One of the arguments which pervades Uberworked and Underpaid, by Trebor Scholz, concerns the materiality of digital labour. As someone whose back and neck start to ache if I spend too much time at a computer, I’ve always found the tendency to assume there is something mysteriously immaterial about using computers to be rather absurd. But there’s more to Scholz’s argument then this generic tendency to fail to recognise the embodied character of digital engagement. From Loc 4103

It’s worth remembering that whether a worker toils in an Amazon warehouse or works for crowdSPRING, her body will get tired and hungry. She’ll have to take care of car payments, medical bills for her children, and student debts, not to mention saving for retirement. Digital work makes the body of the worker invisible but no less real or expendable.

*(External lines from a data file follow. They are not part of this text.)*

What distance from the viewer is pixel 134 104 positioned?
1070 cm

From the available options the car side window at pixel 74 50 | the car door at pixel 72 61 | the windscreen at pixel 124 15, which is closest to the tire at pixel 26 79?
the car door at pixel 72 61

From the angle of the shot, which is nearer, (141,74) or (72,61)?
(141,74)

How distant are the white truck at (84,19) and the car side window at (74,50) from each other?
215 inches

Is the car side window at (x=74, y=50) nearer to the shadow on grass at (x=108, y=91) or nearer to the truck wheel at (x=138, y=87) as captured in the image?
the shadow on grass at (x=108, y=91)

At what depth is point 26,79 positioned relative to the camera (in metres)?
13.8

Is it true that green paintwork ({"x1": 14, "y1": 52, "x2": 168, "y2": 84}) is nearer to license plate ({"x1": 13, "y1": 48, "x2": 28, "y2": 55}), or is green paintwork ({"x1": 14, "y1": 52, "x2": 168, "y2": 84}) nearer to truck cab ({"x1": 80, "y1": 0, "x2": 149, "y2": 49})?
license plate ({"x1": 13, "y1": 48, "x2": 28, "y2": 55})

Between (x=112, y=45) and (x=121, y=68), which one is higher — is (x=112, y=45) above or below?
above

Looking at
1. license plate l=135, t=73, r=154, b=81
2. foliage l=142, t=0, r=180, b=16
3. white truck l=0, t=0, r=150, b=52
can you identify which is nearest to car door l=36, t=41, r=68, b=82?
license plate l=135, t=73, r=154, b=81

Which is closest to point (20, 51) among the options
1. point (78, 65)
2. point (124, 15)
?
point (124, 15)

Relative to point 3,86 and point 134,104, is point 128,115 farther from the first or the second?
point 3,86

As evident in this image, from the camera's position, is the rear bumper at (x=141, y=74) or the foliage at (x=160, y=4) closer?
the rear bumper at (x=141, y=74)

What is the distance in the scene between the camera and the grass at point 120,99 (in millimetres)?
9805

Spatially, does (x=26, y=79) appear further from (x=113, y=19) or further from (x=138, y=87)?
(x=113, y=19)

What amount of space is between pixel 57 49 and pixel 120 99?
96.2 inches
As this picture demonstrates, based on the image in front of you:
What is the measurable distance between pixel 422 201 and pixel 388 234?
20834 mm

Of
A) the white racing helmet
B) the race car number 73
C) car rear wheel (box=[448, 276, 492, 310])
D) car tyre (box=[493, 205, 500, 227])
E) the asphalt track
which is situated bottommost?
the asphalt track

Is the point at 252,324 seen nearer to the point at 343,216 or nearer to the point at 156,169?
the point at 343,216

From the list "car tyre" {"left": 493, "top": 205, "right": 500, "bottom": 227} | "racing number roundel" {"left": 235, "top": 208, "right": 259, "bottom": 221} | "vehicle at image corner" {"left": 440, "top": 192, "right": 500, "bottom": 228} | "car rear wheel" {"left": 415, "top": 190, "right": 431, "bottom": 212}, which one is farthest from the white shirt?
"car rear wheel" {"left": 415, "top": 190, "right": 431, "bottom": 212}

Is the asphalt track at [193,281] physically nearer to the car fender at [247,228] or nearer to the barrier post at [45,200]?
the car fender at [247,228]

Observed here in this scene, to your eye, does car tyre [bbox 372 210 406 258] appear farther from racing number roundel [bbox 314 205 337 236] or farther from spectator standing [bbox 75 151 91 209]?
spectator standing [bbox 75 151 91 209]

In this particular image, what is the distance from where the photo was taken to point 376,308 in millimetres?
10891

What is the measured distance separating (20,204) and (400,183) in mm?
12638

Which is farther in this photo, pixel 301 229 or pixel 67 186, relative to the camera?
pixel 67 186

It strikes me that what we are talking about here is the epistemic fallacy: taking what we know to exhaust what is. The mediation involved in digital labour  impedes or entirely prevents knowledge of the material circumstances of the worker. The disaggregation and workflows facilitated by data infrastructures similarly obscure knowledge of the many workers whose efforts combine, in enormously complex way, to produce discernible outcomes. The political economy and social-technical infrastructure of digital labour is certainly complex, but it’s nonetheless useful to recognise the underlying epistemological issue at work here.